Dataset content:
..........

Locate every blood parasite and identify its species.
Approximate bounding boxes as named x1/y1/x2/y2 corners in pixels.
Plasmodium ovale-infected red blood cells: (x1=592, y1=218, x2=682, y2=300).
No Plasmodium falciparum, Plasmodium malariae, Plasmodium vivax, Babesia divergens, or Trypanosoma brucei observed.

..........

Could you copy each line of the material that holds "Plasmodium"?

Exercise response:
Plasmodium ovale-infected red blood cells: (x1=592, y1=218, x2=682, y2=300).
No Plasmodium falciparum, Plasmodium malariae, Plasmodium vivax, Babesia divergens, or Trypanosoma brucei observed.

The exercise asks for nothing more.